## What is required:
Pull every line with the word "Text" out of the entries below.

========

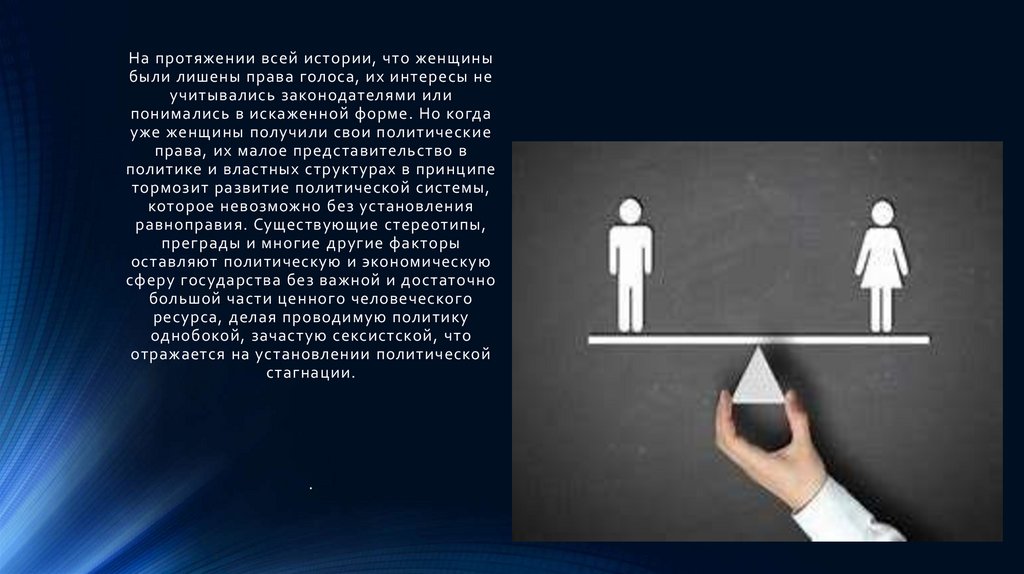 На протяжении всей истории, что женщины были лишены права голоса, их интересы не учитывались законодателями или понимались в искаженной форме. Но когда уже женщины получили свои политические права, их малое представительство в политике и властных структурах в принципе тормозит развитие политической системы, которое невозможно без установления равноправия. Существующие стереотипы, преграды и многие другие факторы оставляют политическую и экономическую сферу государства без важной и достаточно большой части ценного человеческого ресурса, делая проводимую политику однобокой, зачастую сексистской, что отражается на установлении политической стагнации.

.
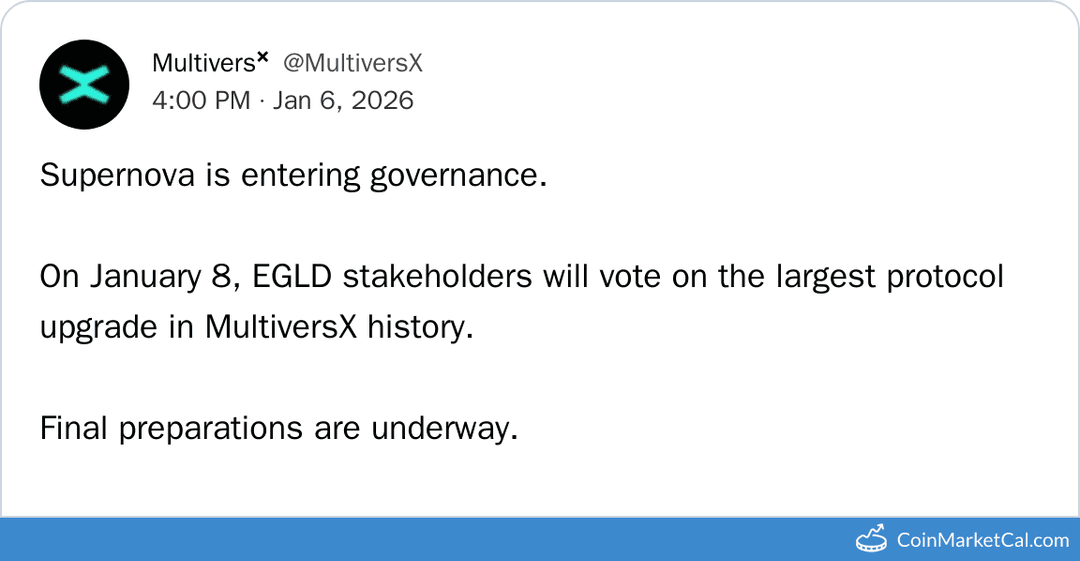 Multiversˣ @MultiversX
4:00 PM · Jan 6, 2026

Supernova is entering governance.

On January 8, EGLD stakeholders will vote on the largest protocol upgrade in MultiversX history.

Final preparations are underway.

CoinMarketCal.com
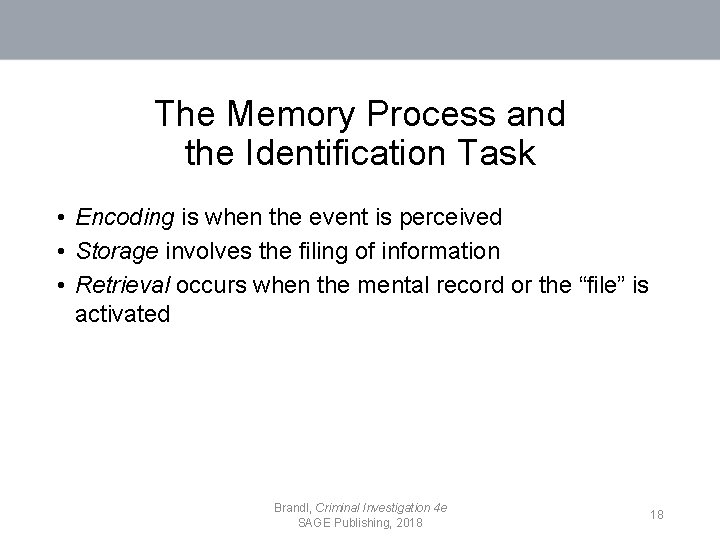 The Memory Process and the Identification Task

• Encoding is when the event is perceived
• Storage involves the filing of information
• Retrieval occurs when the mental record or the “file” is activated

Brandl, Criminal Investigation 4e
SAGE Publishing, 2018

18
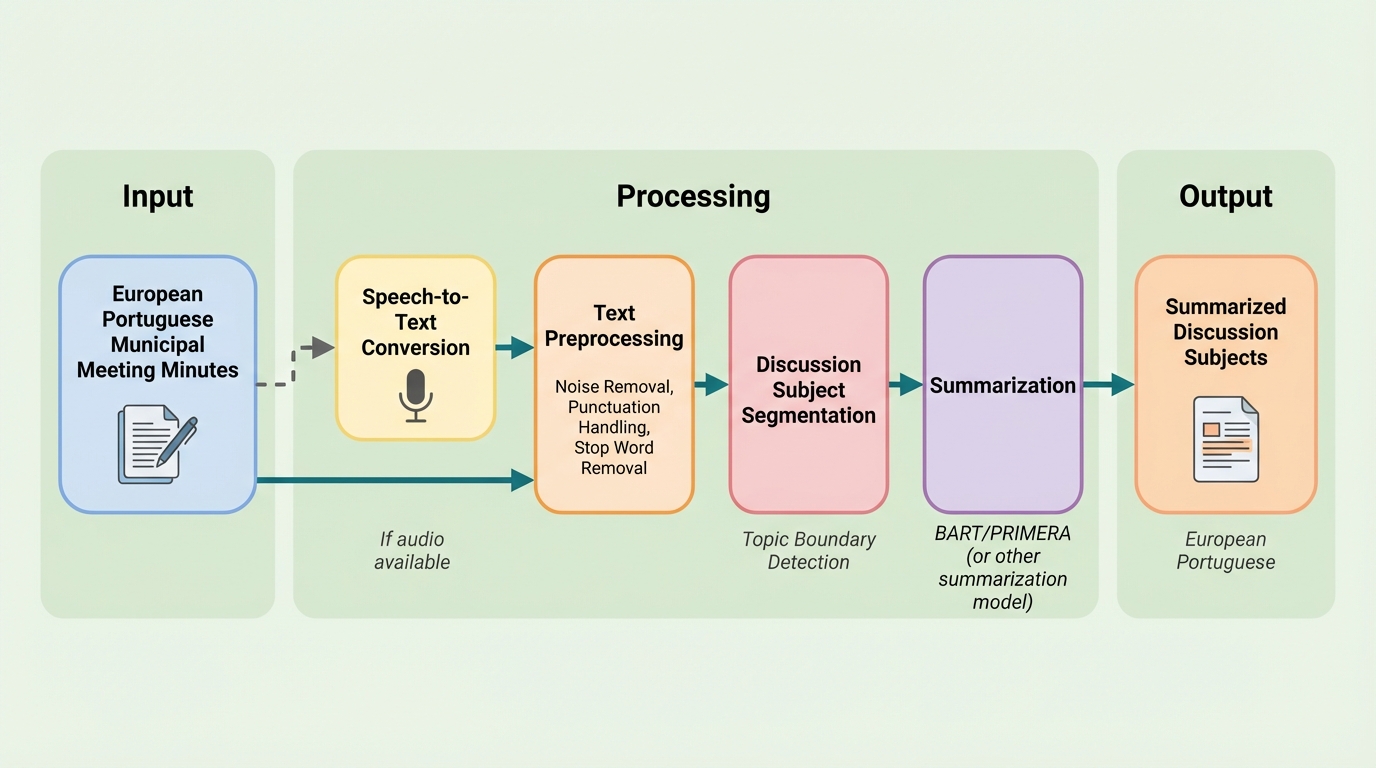 Input

European Portuguese Municipal Meeting Minutes

Processing

Speech-to-Text Conversion

If audio available

Text Preprocessing

Noise Removal, Punctuation Handling, Stop Word Removal

Discussion Subject Segmentation

Topic Boundary Detection

Summarization

BART/PRIMERA (or other summarization model)

Output

Summarized Discussion Subjects

European Portuguese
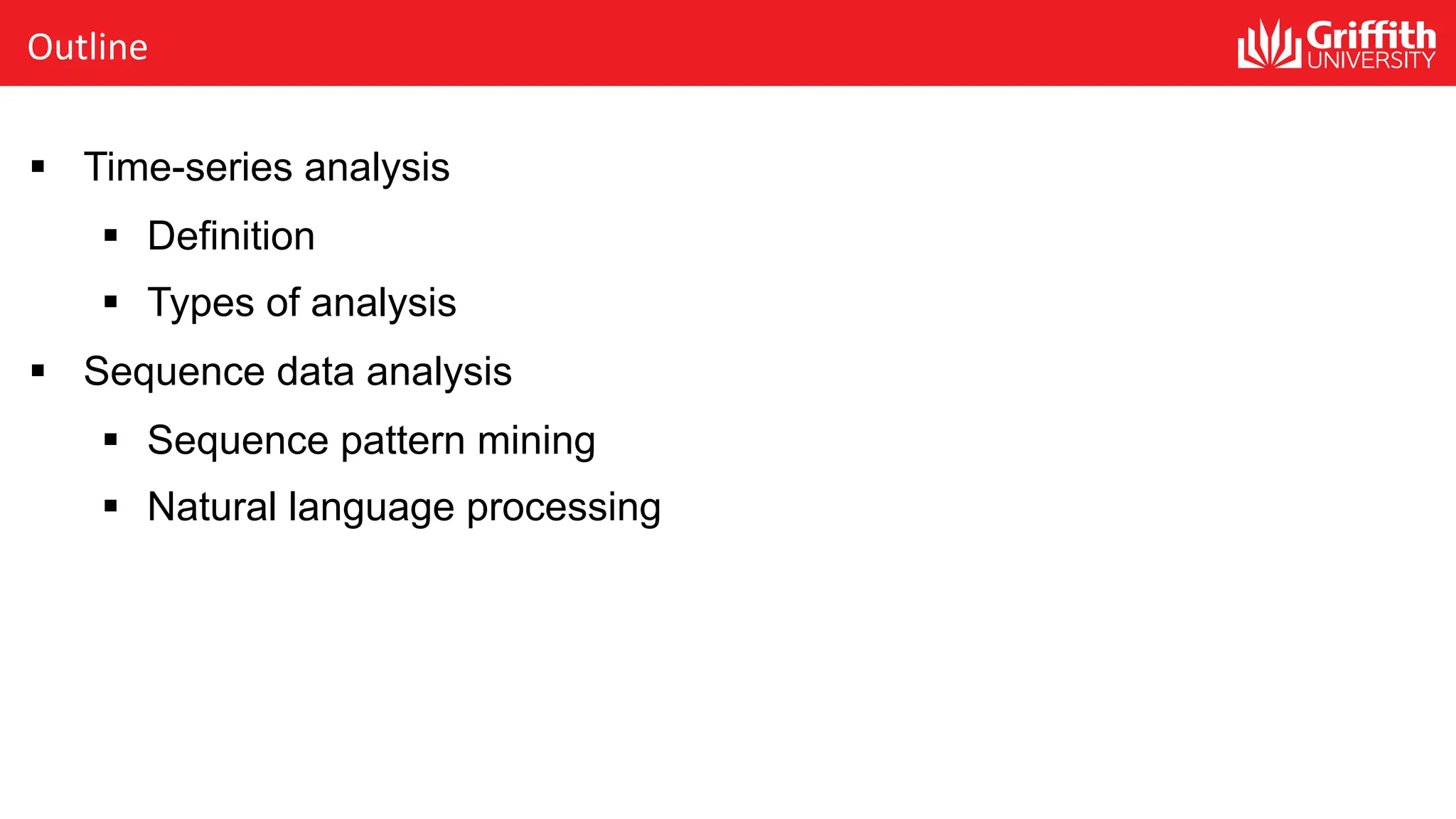 Outline

Griffith UNIVERSITY

▪ Time-series analysis
  ▪ Definition
  ▪ Types of analysis
▪ Sequence data analysis
  ▪ Sequence pattern mining
  ▪ Natural language processing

========

## Answer space:
Speech-to-Text Conversion
Text Preprocessing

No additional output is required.